Small wind turbines get a new advocate
 
From the April 19, 2002 print edition
Utilities Notebook
By Steve Ernst
 
Putting up a single wind turbine may be about to get easier thanks to a new nonprofit called Our Wind Co-op.
 
The new organization is being formed by two nonprofits, Olympia-based Northwest Cooperative Development Center and Seattle-based Northwest Sustainable Energy for Economic Development. These groups are in the final stages of securing funding for the new co-op, which hopes to install at least 10 small wind systems on farms, ranches or rural sites over the next 18 months.
 
The goal of Our Wind Co-op is to demonstrate that locally owned wind turbines can produce power to meet local loads, while being cost-effective.

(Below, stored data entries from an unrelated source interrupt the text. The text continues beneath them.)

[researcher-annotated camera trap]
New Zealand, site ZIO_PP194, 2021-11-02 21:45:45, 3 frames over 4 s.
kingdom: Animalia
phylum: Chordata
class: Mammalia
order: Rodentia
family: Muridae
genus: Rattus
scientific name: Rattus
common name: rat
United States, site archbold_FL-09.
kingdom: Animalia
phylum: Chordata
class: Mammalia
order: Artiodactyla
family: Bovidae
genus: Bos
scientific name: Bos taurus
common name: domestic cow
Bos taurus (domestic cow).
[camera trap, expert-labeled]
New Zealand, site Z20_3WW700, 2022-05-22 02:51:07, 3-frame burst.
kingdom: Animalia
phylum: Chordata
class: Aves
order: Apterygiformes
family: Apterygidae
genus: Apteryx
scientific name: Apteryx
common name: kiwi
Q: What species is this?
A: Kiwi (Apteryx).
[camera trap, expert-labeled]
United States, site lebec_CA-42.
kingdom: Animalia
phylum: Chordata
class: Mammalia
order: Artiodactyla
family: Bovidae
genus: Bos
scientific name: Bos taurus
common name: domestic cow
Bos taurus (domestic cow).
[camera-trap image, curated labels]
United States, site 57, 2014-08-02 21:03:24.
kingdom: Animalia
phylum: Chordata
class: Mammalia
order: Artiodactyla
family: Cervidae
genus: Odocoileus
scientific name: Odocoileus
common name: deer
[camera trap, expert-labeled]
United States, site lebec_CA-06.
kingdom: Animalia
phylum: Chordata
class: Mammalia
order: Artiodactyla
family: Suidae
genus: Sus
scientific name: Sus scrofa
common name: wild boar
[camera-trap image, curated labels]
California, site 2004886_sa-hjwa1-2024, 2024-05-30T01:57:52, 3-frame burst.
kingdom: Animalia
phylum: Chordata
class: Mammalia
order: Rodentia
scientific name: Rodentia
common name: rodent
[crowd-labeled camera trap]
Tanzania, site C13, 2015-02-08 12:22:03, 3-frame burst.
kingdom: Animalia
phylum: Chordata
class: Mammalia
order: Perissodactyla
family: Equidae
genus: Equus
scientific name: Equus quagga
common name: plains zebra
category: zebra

The group will be installing 10 10-kilowatt turbines, capable of generating between 1,200 kilowatt hours and 1,600 kilowatt hours per month. So far the group has about 50 landowners, public utility districts and wind turbine companies interested in participating.
 
"We'd love to see these initial 100 kilowatts grow to at least a megawatt of dispersed, clean generation - with hundreds of farms powered by small wind turbines throughout the region - by 2005," said Rob Harmon, vice president of the Bonneville Environmental Foundation, one of the project's major sponsors.
 
The group is hoping to land $200,000 from the National Renewable Energy Laboratory in Golden, Colo. Our Wind Co-op has a $60,000 commitment from the Bonneville Environmental Foundation and a $36,000 pledge from a host of Washington public utility districts, which will also help with construction of the turbines.
 
"We are still looking for other investors to help pay for installation of the turbines," said Heather Rhoads-Weaver, executive director of the Seattle sustainable energy group. Investors would be paid back from the sale of power produced by the turbines, Rhoads-Weaver said. "Ultimately, Our Wind Co-op will help remove barriers to widespread distributed, locally-owned wind energy development in the Pacific Northwest," she said.